What the task asks
Examine each line of the data. Copy the line if it includes the word "site".

Stored items
▼▼▼

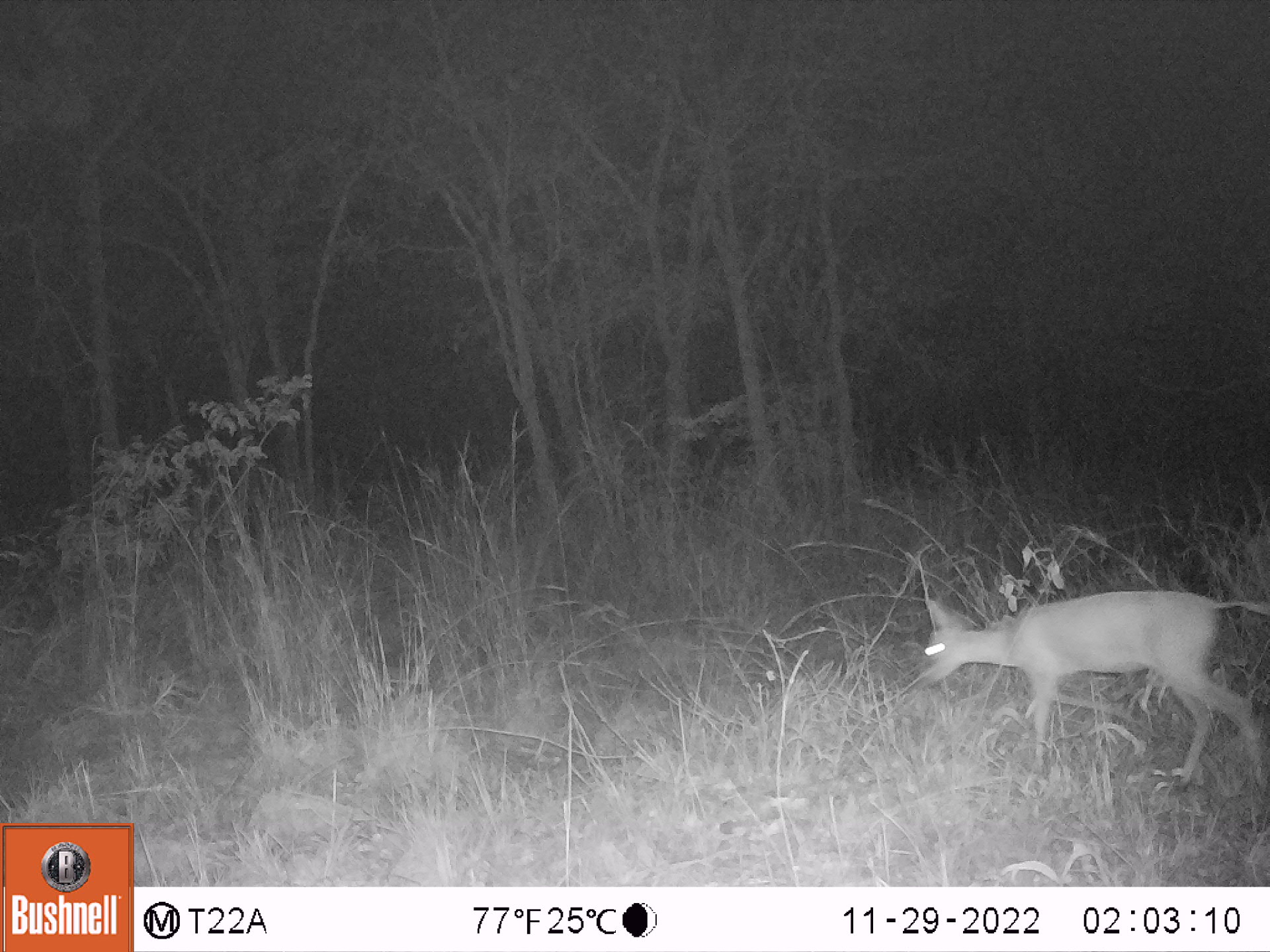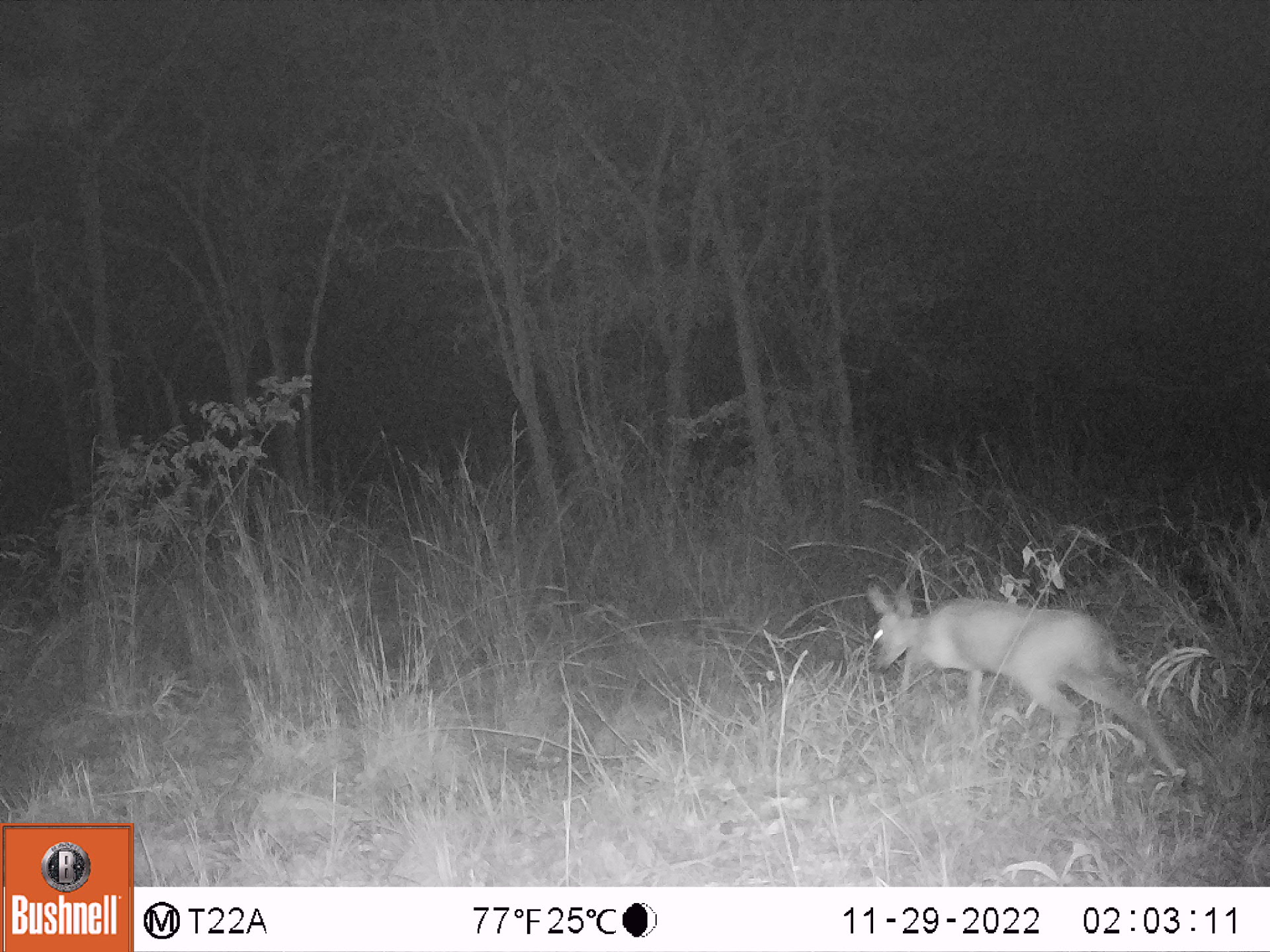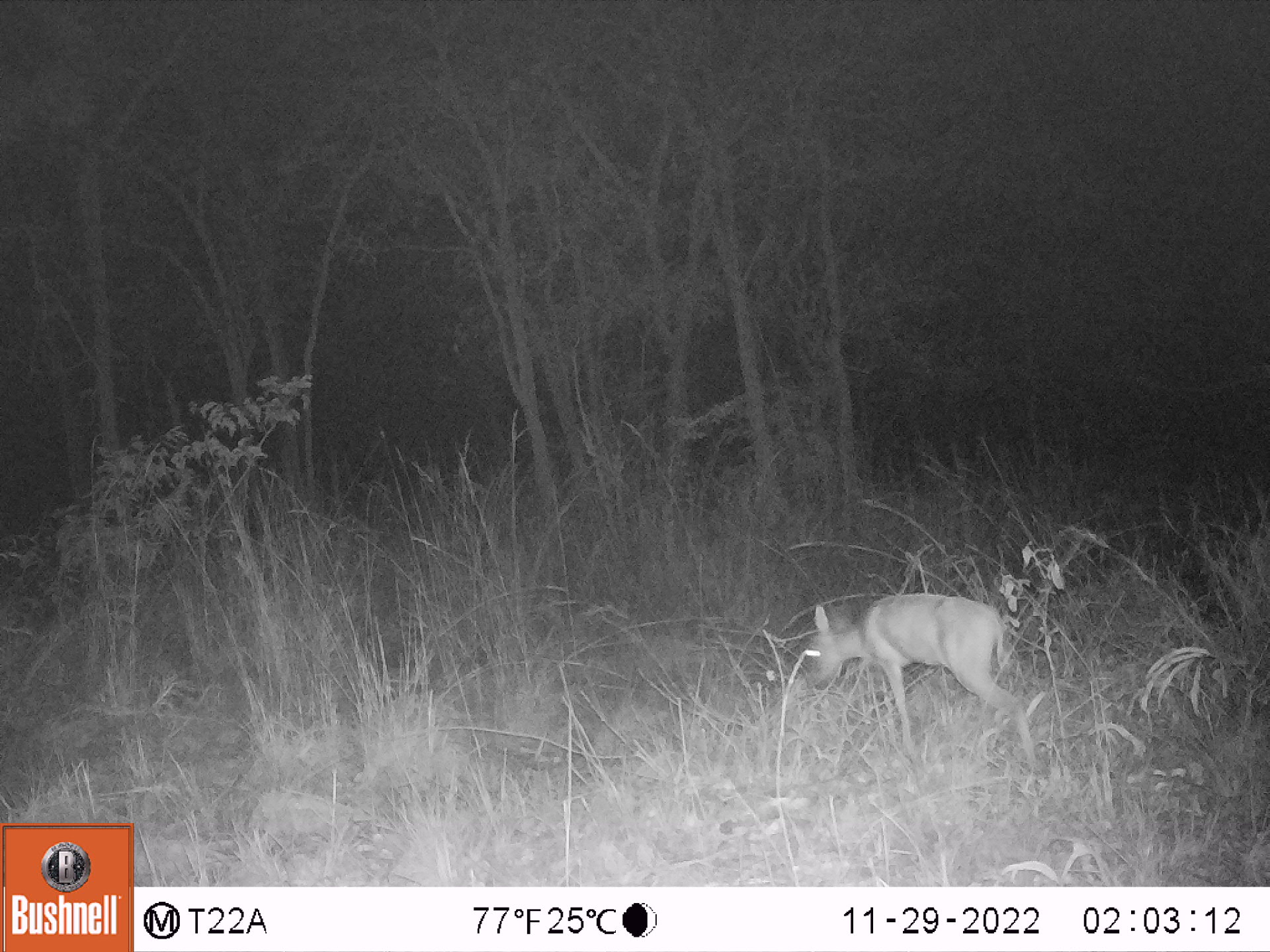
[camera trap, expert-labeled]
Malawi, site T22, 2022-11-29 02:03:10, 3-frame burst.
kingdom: Animalia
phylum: Chordata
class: Mammalia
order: Artiodactyla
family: Bovidae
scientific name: Antilopinae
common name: small antelope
Small antelope (Antilopinae), count 1.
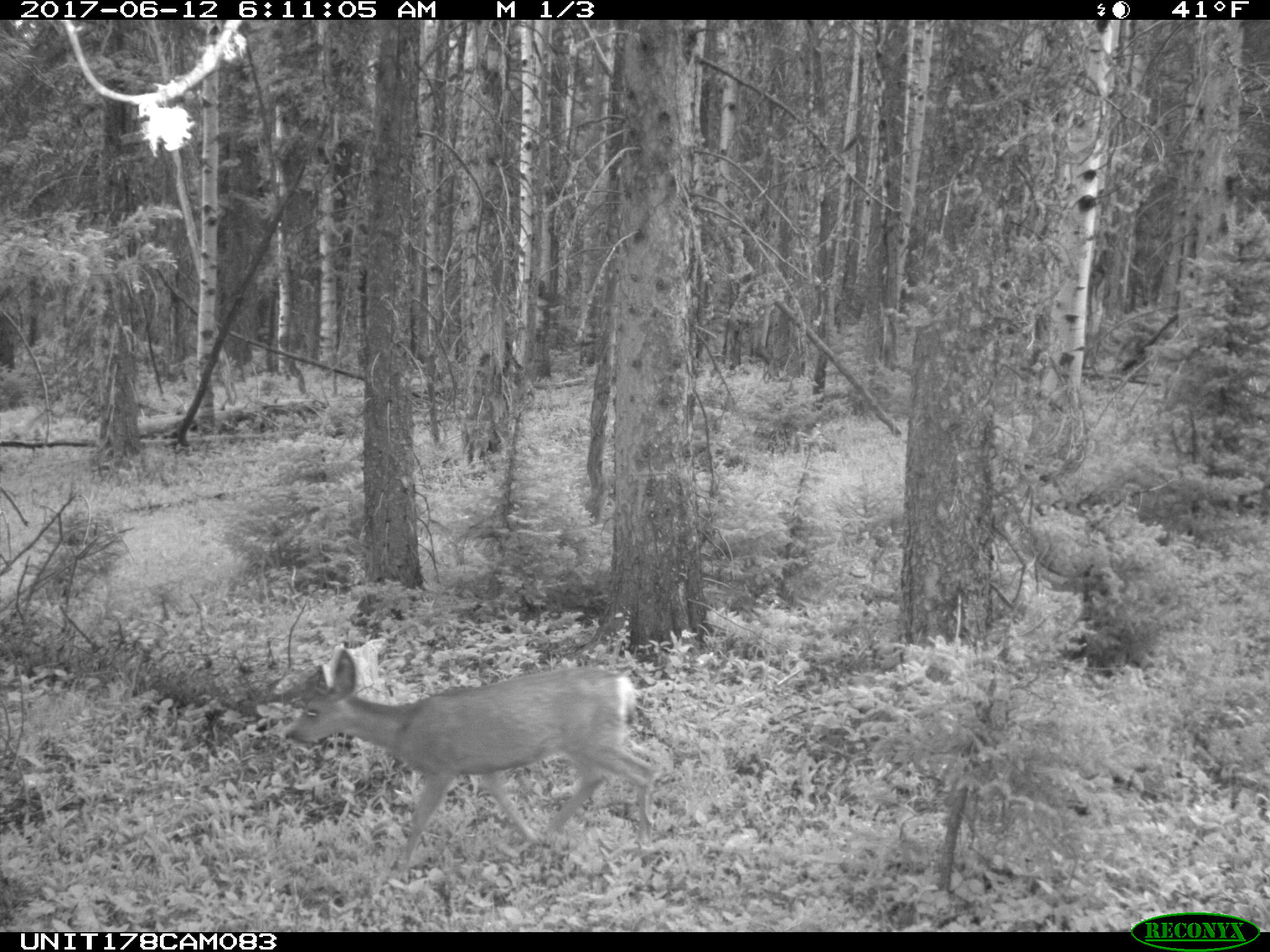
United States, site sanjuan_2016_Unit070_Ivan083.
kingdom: Animalia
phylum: Chordata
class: Mammalia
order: Artiodactyla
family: Cervidae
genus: Odocoileus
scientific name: Odocoileus hemionus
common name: mule deer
Odocoileus hemionus (mule deer).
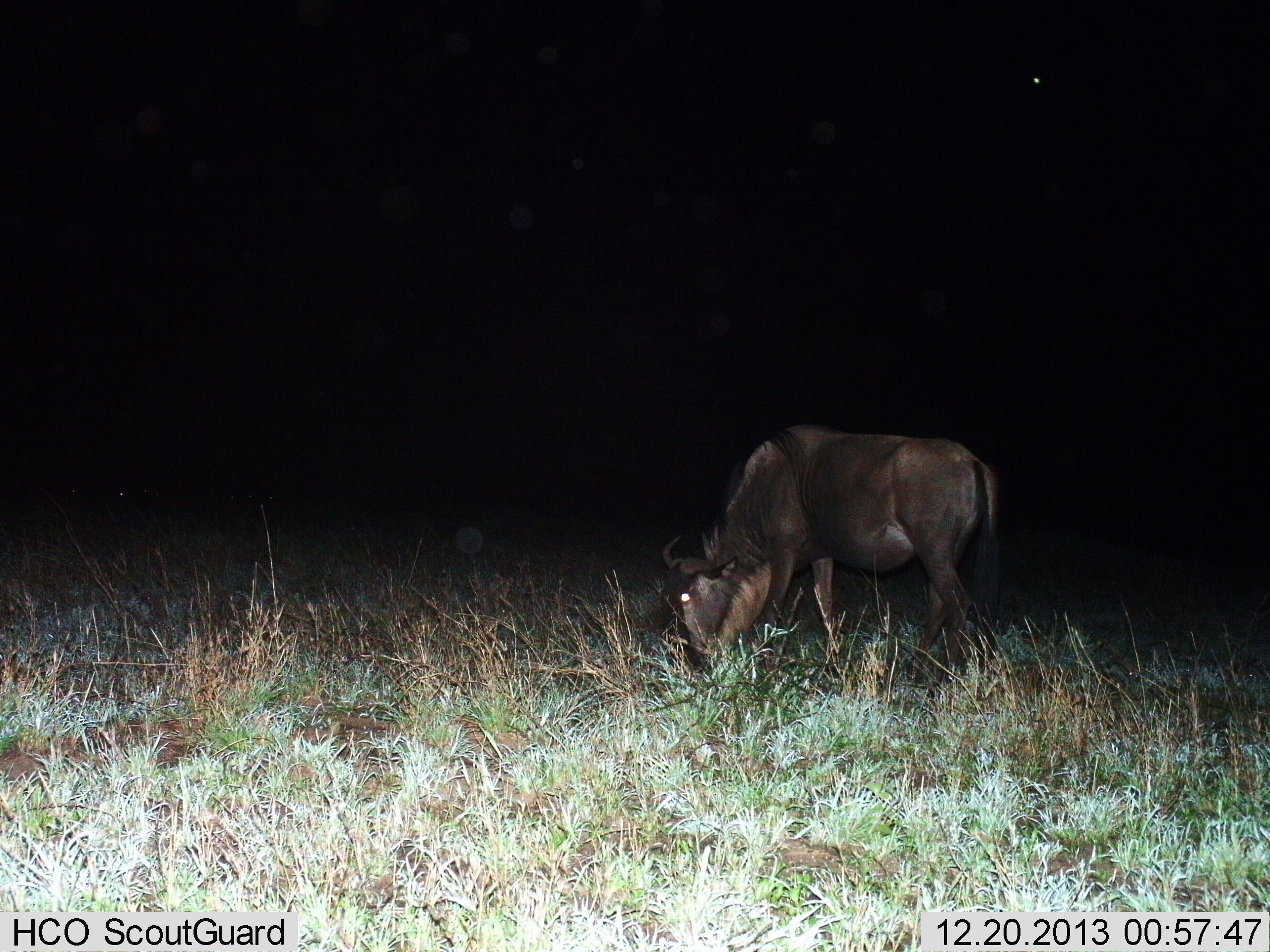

▲▲▲

Worked solution
Malawi, site T22, 2022-11-29 02:03:10, 3-frame burst.
United States, site sanjuan_2016_Unit070_Ivan083.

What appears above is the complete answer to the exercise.